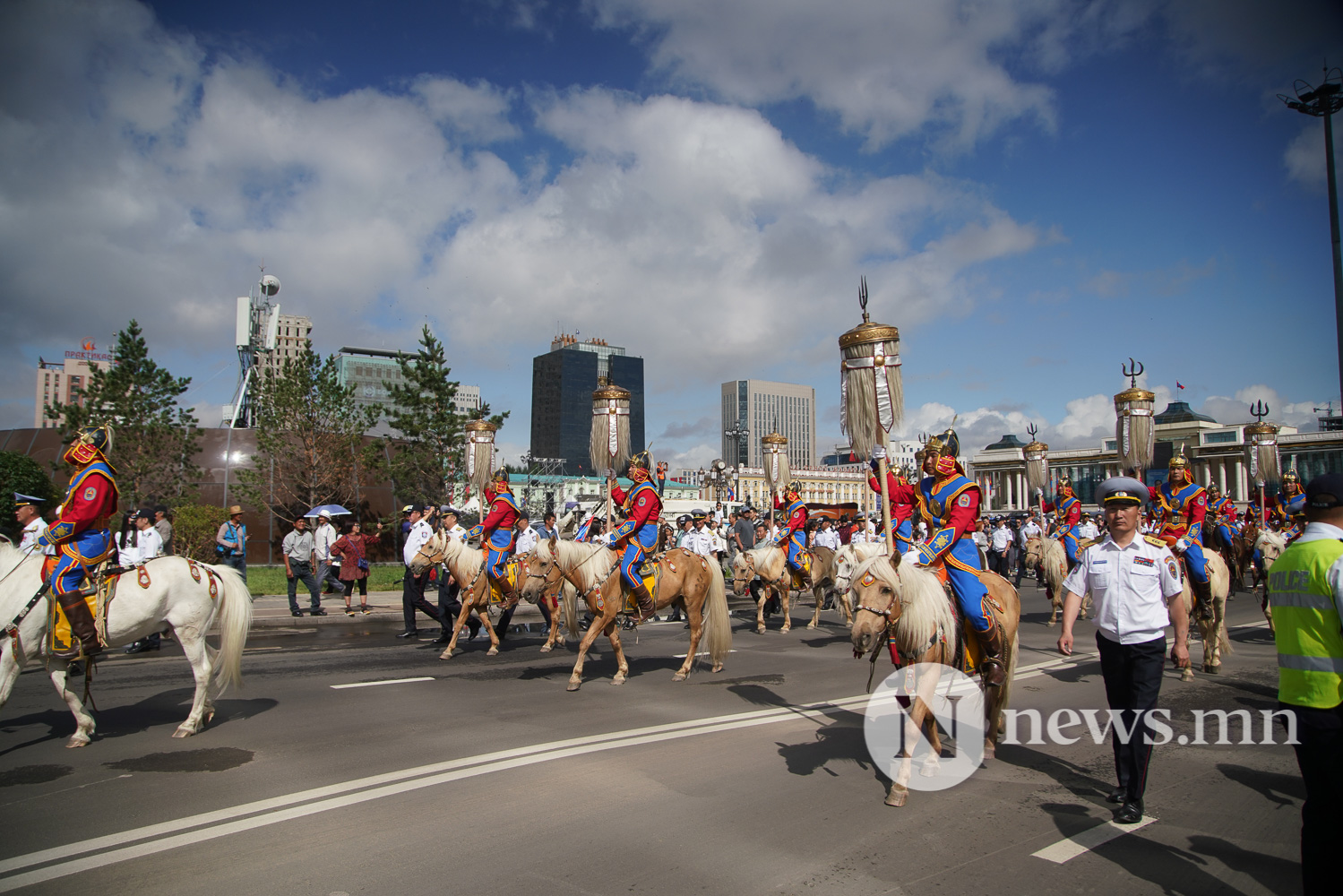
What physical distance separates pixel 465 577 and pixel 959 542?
323 inches

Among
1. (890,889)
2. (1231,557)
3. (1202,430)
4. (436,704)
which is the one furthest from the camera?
(1202,430)

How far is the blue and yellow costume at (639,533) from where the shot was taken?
9.73 meters

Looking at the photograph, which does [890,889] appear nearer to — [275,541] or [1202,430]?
[275,541]

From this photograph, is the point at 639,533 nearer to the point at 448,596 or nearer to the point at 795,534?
the point at 448,596

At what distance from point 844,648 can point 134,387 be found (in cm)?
3140

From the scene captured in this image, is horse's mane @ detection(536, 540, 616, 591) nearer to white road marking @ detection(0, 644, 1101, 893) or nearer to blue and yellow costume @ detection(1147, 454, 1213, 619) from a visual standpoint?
white road marking @ detection(0, 644, 1101, 893)

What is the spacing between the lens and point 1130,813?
4.78 m

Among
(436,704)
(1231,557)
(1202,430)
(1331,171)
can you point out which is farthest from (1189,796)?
(1202,430)

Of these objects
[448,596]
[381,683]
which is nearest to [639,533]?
[381,683]

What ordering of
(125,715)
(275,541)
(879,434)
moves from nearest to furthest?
(125,715)
(879,434)
(275,541)

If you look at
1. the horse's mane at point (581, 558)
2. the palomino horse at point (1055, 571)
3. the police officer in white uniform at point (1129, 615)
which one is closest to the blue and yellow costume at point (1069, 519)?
the palomino horse at point (1055, 571)

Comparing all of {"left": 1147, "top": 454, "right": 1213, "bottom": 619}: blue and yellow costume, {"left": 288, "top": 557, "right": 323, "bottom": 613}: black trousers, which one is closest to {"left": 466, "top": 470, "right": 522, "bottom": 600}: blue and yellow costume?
{"left": 288, "top": 557, "right": 323, "bottom": 613}: black trousers

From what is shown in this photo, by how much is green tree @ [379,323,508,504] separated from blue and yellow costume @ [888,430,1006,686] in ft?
84.1

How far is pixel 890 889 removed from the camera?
393 centimetres
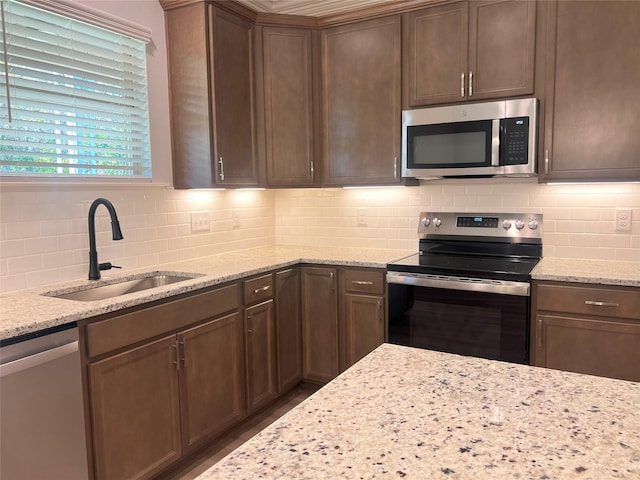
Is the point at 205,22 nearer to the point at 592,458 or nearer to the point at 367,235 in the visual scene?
the point at 367,235

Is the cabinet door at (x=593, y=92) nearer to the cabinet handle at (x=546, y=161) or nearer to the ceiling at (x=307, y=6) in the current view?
Result: the cabinet handle at (x=546, y=161)

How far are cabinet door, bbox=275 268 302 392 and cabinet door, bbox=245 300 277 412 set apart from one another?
7 centimetres

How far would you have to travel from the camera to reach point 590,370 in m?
2.39

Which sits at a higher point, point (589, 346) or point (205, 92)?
point (205, 92)

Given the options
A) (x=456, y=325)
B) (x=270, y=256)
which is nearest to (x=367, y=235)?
(x=270, y=256)

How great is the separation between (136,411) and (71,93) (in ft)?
5.01

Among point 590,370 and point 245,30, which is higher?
point 245,30

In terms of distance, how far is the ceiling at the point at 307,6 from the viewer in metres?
3.16

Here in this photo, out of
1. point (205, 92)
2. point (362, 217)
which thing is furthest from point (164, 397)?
point (362, 217)

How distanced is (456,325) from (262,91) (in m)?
1.87

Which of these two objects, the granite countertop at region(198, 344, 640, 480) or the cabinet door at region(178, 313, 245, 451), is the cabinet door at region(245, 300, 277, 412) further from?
the granite countertop at region(198, 344, 640, 480)

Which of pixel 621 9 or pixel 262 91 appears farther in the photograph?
pixel 262 91

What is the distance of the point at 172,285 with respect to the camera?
226 cm

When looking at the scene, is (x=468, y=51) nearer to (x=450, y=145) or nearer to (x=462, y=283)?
(x=450, y=145)
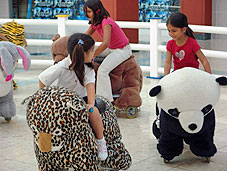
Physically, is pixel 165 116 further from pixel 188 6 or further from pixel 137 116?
pixel 188 6

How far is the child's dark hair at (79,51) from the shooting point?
364 centimetres

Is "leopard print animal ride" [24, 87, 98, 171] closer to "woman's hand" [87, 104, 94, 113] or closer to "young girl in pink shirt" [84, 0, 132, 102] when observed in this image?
"woman's hand" [87, 104, 94, 113]

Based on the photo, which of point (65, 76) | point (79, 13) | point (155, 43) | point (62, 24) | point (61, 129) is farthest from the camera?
point (79, 13)

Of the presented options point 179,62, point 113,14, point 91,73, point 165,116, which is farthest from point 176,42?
point 113,14

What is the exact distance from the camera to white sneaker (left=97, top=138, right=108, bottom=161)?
3.58 m

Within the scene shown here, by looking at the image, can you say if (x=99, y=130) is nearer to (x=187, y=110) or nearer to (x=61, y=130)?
(x=61, y=130)

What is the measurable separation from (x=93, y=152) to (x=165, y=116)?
0.95 m

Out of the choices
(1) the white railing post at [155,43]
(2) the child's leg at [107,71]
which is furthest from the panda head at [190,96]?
(1) the white railing post at [155,43]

────────────────────

**Exercise objective**.
Please rewrite every line of the records above as a numbered list, skipping blank lines and leaving out the pictures.

**Exercise result**.
1. What physical distance separates pixel 465 577 and pixel 959 542?
2. 323 inches
3. Among
4. 1. (890,889)
5. 2. (1231,557)
6. 3. (1202,430)
7. 4. (436,704)
8. which is the one furthest from the camera?
9. (1202,430)
10. How far is the blue and yellow costume at (639,533) from where the shot was taken?
11. 9.73 meters
12. Looking at the photograph, which does [890,889] appear nearer to — [275,541] or [1202,430]?
13. [275,541]
14. From this photograph, is the point at 639,533 nearer to the point at 448,596 or nearer to the point at 795,534?
15. the point at 448,596
16. At what distance from point 844,648 can point 134,387 be found (in cm)?
17. 3140
18. From the scene captured in this image, is horse's mane @ detection(536, 540, 616, 591) nearer to white road marking @ detection(0, 644, 1101, 893) or nearer to blue and yellow costume @ detection(1147, 454, 1213, 619) from a visual standpoint?
19. white road marking @ detection(0, 644, 1101, 893)
20. What is the spacing between the lens and point 1130,813?
21. 4.78 m
22. Among
23. (436,704)
24. (1231,557)
25. (1202,430)
26. (1331,171)
27. can you point out which is farthest from (1189,796)?
28. (1202,430)
29. Of these objects
30. [448,596]
31. [381,683]
32. which is nearest to [639,533]?
33. [381,683]
34. What ordering of
35. (125,715)
36. (275,541)
37. (879,434)
38. moves from nearest to furthest?
39. (125,715)
40. (879,434)
41. (275,541)
42. If you look at
43. 1. the horse's mane at point (581, 558)
44. 2. the palomino horse at point (1055, 571)
45. 3. the police officer in white uniform at point (1129, 615)
46. which one is closest to the blue and yellow costume at point (1069, 519)?
47. the palomino horse at point (1055, 571)
48. Comparing all of {"left": 1147, "top": 454, "right": 1213, "bottom": 619}: blue and yellow costume, {"left": 288, "top": 557, "right": 323, "bottom": 613}: black trousers, which one is closest to {"left": 466, "top": 470, "right": 522, "bottom": 600}: blue and yellow costume?
49. {"left": 288, "top": 557, "right": 323, "bottom": 613}: black trousers
50. From what is shown in this photo, by how much is green tree @ [379,323,508,504] separated from blue and yellow costume @ [888,430,1006,686] in ft?
51. 84.1
52. How far is pixel 890 889 removed from the camera?
53. 393 centimetres
54. Is the point at 205,22 nearer to the point at 592,458 or nearer to the point at 367,235 in the visual scene?
55. the point at 367,235
56. Is the cabinet door at (x=593, y=92) nearer to the cabinet handle at (x=546, y=161) or nearer to the ceiling at (x=307, y=6) in the current view?
57. Result: the cabinet handle at (x=546, y=161)
58. How far are cabinet door, bbox=275 268 302 392 and cabinet door, bbox=245 300 277 412 set apart from one another?
59. 7 centimetres
60. How far would you have to travel from the camera to reach point 590,370 in m?
61. 2.39
62. Which sits at a higher point, point (589, 346) or point (205, 92)?
63. point (205, 92)
64. Given the options
65. A) (x=456, y=325)
66. B) (x=270, y=256)
67. which is nearest to (x=367, y=235)?
68. (x=270, y=256)
69. How great is the separation between (136,411) and (71,93) (in ft)?
70. 5.01
71. Among point 590,370 and point 245,30, which is higher?
72. point 245,30
73. In terms of distance, how far is the ceiling at the point at 307,6 from the viewer in metres?
74. 3.16
75. Here in this photo, out of
76. 1. point (205, 92)
77. 2. point (362, 217)
78. which thing is furthest from point (164, 397)?
79. point (362, 217)
80. How distanced is (456,325) from (262,91) (in m)?
81. 1.87
82. Which of these two objects, the granite countertop at region(198, 344, 640, 480) or the cabinet door at region(178, 313, 245, 451), is the cabinet door at region(245, 300, 277, 412) further from?
83. the granite countertop at region(198, 344, 640, 480)
84. Which of pixel 621 9 or pixel 262 91 appears farther in the photograph?
85. pixel 262 91
86. What is the distance of the point at 172,285 with respect to the camera?
87. 226 cm
88. When looking at the scene, is (x=468, y=51) nearer to (x=450, y=145) or nearer to (x=462, y=283)?
89. (x=450, y=145)
90. Physically, is pixel 165 116 further from pixel 188 6 or further from pixel 137 116?
91. pixel 188 6
92. How far is the child's dark hair at (79,51) from the shooting point?
93. 364 centimetres
94. Is "leopard print animal ride" [24, 87, 98, 171] closer to "woman's hand" [87, 104, 94, 113] or closer to "young girl in pink shirt" [84, 0, 132, 102] when observed in this image?
95. "woman's hand" [87, 104, 94, 113]
96. Based on the photo, which of point (65, 76) | point (79, 13) | point (155, 43) | point (62, 24) | point (61, 129) is farthest from the camera?
97. point (79, 13)
98. Of the presented options point 179,62, point 113,14, point 91,73, point 165,116, which is farthest from point 176,42?
99. point 113,14
100. What is the exact distance from the camera to white sneaker (left=97, top=138, right=108, bottom=161)?
101. 3.58 m
102. Within the scene shown here, by looking at the image, can you say if (x=99, y=130) is nearer to (x=187, y=110) or nearer to (x=61, y=130)?
103. (x=61, y=130)
104. What is the measurable separation from (x=93, y=152) to (x=165, y=116)?
105. 0.95 m
106. Out of the choices
107. (1) the white railing post at [155,43]
108. (2) the child's leg at [107,71]
109. which is furthest from the panda head at [190,96]?
110. (1) the white railing post at [155,43]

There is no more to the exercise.